What interpreting Abraham Lincoln's dreams can teach us

In 1889, Joseph Pulitzer’s New York Evening World held a contest to determine America’s “Champion Dreamer.” The winner was a Maryland junior college instructor named Buckey who dreamed he’d shot a man who wore a thick black mustache. As Buckey walked to work the next morning, the vividly seen face of his victim was suddenly before his eyes a second time. The two men jumped back, equally startled. “For God’s sake, don’t shoot me!” cried the stranger. Buckey and he recognized each other, because they had dreamed the same dream.

In the midst of the Civil War, newspapers North and South featured stories about soldiers whose dreams predicted war’s end. On April 25, 1863, Boston’s Saturday Evening Gazette demonstrated the credence it had given to a local artilleryman’s dream by printing a retraction, regretting that the man’s six-week-old vision of April 23 as “the date of Peace” had not been met. The wife of a Union general, meanwhile, could not banish from her fragmented sleep narratives gruesome premonitions about her sons: “One night I dream that Paul is drowned, another that Benny is dead.”

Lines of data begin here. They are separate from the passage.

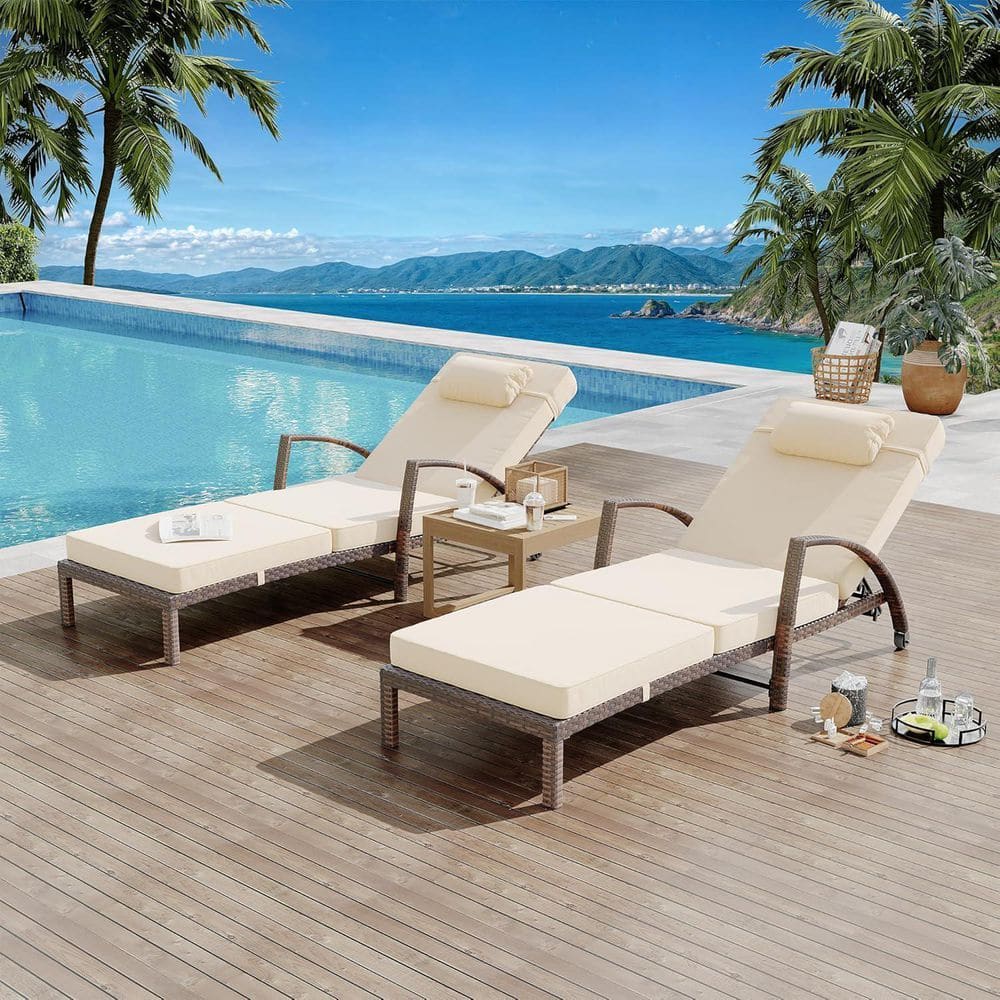 2 Piece Brown Rattan Wicker Outdoor Lounge Chairs with Beige Cushions and Pillow, 5-Position Adjustable Folding Chairs price history on PriceWatchPro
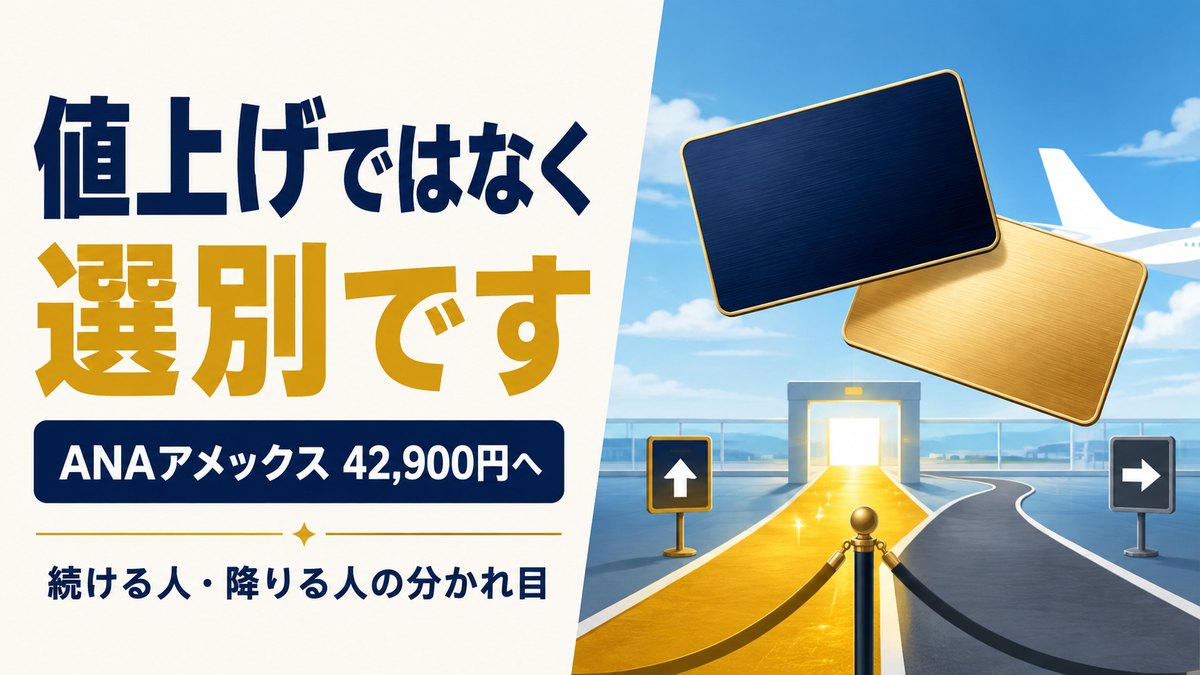 ANAアメックスの年会費改定を「選別」と表現したイメージ。無地の紺と金のカードと、金色に光る道と灰色の道に分かれる空港の通路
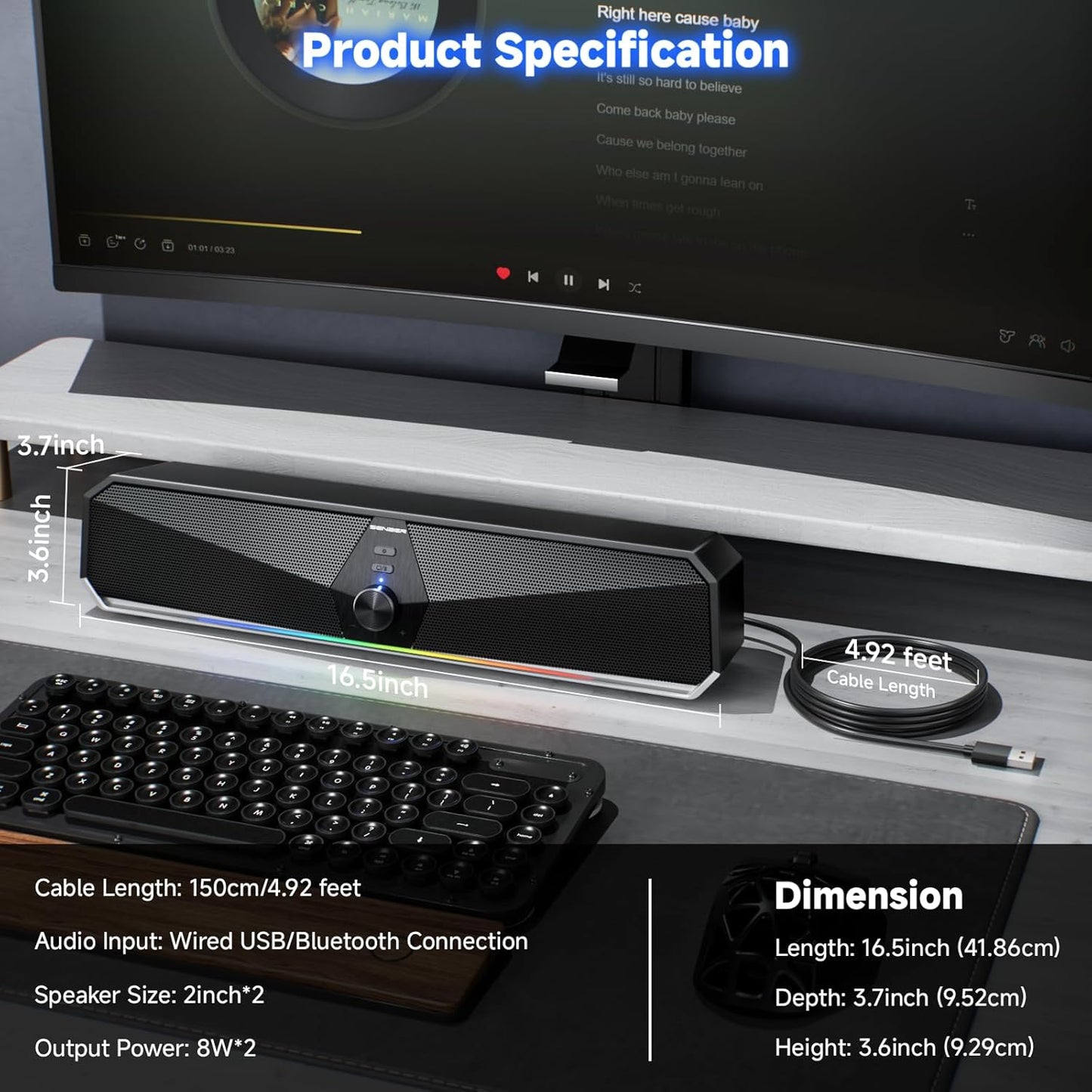 SENZER CS30 Bluetooth Computer Speakers for Desktop, USB Plug & Play PC Speakers with Dynamic LED Light, Stereo Sound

What did dreams mean for Americans who lived in the century before Sigmund Freud undressed their repressed desires and ushered in the “Self-Help Century”? A pretty basic question, yet somehow no historian had really delved into it before. We know much about the physical contours of our forebears’ world, far less about the emotional contours. As I began to dig up old dreams for my new book, “Lincoln Dreamt He Died,” the more I paged through preserved diaries and letters, the more committed I became to answering the question cultural historians can’t help but ask: Were they like us? It would be a history of America from the inside out, the “American Dream” in a most literal way.